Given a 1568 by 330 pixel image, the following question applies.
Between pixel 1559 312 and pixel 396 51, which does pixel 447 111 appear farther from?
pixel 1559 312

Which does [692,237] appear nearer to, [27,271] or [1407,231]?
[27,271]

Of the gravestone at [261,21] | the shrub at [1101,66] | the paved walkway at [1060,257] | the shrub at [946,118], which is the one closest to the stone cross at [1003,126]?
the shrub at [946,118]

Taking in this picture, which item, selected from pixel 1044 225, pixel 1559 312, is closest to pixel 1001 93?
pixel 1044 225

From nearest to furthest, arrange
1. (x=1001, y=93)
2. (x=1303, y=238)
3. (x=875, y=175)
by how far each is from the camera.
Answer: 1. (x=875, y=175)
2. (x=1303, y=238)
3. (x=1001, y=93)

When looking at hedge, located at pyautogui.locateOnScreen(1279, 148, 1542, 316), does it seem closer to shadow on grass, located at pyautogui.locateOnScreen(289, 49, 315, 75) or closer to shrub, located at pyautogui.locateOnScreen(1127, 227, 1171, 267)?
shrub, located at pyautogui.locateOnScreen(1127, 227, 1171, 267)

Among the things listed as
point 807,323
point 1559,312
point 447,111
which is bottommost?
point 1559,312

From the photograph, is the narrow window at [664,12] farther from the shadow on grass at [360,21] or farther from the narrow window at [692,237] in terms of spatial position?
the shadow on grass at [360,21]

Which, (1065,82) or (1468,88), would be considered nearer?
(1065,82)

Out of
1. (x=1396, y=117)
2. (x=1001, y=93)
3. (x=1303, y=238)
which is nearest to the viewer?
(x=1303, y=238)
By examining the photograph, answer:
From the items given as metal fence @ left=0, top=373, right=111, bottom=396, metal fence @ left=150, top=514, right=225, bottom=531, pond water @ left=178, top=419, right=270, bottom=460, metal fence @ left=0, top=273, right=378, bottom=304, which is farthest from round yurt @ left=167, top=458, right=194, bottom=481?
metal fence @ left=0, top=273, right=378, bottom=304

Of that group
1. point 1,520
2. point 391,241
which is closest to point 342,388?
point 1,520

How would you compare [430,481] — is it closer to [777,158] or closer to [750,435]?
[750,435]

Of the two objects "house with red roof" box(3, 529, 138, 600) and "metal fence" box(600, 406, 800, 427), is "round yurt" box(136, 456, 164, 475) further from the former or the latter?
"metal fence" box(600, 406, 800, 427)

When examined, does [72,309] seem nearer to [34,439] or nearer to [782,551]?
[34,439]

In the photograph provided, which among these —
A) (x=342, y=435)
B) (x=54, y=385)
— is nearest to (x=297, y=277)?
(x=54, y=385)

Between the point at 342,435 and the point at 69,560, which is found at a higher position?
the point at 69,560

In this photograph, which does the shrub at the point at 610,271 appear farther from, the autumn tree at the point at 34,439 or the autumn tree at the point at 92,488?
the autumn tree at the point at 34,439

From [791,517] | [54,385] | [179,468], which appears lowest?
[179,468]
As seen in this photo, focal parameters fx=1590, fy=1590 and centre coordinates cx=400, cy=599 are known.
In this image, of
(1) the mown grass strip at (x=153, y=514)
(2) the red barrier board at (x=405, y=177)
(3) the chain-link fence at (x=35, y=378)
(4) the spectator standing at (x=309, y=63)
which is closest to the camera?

* * *

* **YOUR INSTRUCTIONS**
Put every line of the items above into a numbered list, leaving out the blank lines.

* **FULL RESPONSE**
1. Given a 1568 by 330 pixel image, the following question applies.
2. Between pixel 1559 312 and pixel 396 51, which does pixel 447 111 appear farther from?
3. pixel 1559 312
4. Which does [692,237] appear nearer to, [27,271] or [1407,231]?
5. [27,271]
6. Of the gravestone at [261,21] | the shrub at [1101,66] | the paved walkway at [1060,257] | the shrub at [946,118], which is the one closest to the stone cross at [1003,126]?
7. the shrub at [946,118]
8. Taking in this picture, which item, selected from pixel 1044 225, pixel 1559 312, is closest to pixel 1001 93?
9. pixel 1044 225
10. From nearest to furthest, arrange
11. 1. (x=1001, y=93)
12. 2. (x=1303, y=238)
13. 3. (x=875, y=175)
14. by how far each is from the camera.
15. Answer: 1. (x=875, y=175)
16. 2. (x=1303, y=238)
17. 3. (x=1001, y=93)
18. When looking at hedge, located at pyautogui.locateOnScreen(1279, 148, 1542, 316), does it seem closer to shadow on grass, located at pyautogui.locateOnScreen(289, 49, 315, 75) or closer to shrub, located at pyautogui.locateOnScreen(1127, 227, 1171, 267)?
19. shrub, located at pyautogui.locateOnScreen(1127, 227, 1171, 267)
20. Among the things listed as
21. point 807,323
22. point 1559,312
23. point 447,111
24. which is bottommost?
25. point 1559,312
26. From the photograph, is the narrow window at [664,12] farther from the shadow on grass at [360,21] or farther from the narrow window at [692,237] in terms of spatial position?
27. the shadow on grass at [360,21]
28. Which, (1065,82) or (1468,88), would be considered nearer?
29. (1065,82)
30. Out of
31. 1. (x=1396, y=117)
32. 2. (x=1001, y=93)
33. 3. (x=1303, y=238)
34. which is nearest to the viewer?
35. (x=1303, y=238)
36. By examining the photograph, answer:
37. From the items given as metal fence @ left=0, top=373, right=111, bottom=396, metal fence @ left=150, top=514, right=225, bottom=531, pond water @ left=178, top=419, right=270, bottom=460, metal fence @ left=0, top=273, right=378, bottom=304, which is farthest from round yurt @ left=167, top=458, right=194, bottom=481?
38. metal fence @ left=0, top=273, right=378, bottom=304
39. Of that group
40. 1. point 1,520
41. 2. point 391,241
42. which is closest to point 342,388?
43. point 1,520
44. How would you compare [430,481] — is it closer to [777,158] or closer to [750,435]?
45. [750,435]
46. Of the two objects "house with red roof" box(3, 529, 138, 600) and "metal fence" box(600, 406, 800, 427), is "round yurt" box(136, 456, 164, 475) further from the former or the latter?
47. "metal fence" box(600, 406, 800, 427)
48. When examined, does [72,309] seem nearer to [34,439] or nearer to [782,551]?
49. [34,439]
50. In the photograph provided, which among these —
51. A) (x=342, y=435)
52. B) (x=54, y=385)
53. — is nearest to (x=297, y=277)?
54. (x=54, y=385)
55. Between the point at 342,435 and the point at 69,560, which is found at a higher position?
56. the point at 69,560
57. In this photograph, which does the shrub at the point at 610,271 appear farther from, the autumn tree at the point at 34,439 or the autumn tree at the point at 92,488?
58. the autumn tree at the point at 34,439
59. From [791,517] | [54,385] | [179,468], which appears lowest?
60. [179,468]
61. As seen in this photo, focal parameters fx=1590, fy=1590 and centre coordinates cx=400, cy=599 are known.
62. In this image, of
63. (1) the mown grass strip at (x=153, y=514)
64. (2) the red barrier board at (x=405, y=177)
65. (3) the chain-link fence at (x=35, y=378)
66. (4) the spectator standing at (x=309, y=63)
67. which is closest to the camera?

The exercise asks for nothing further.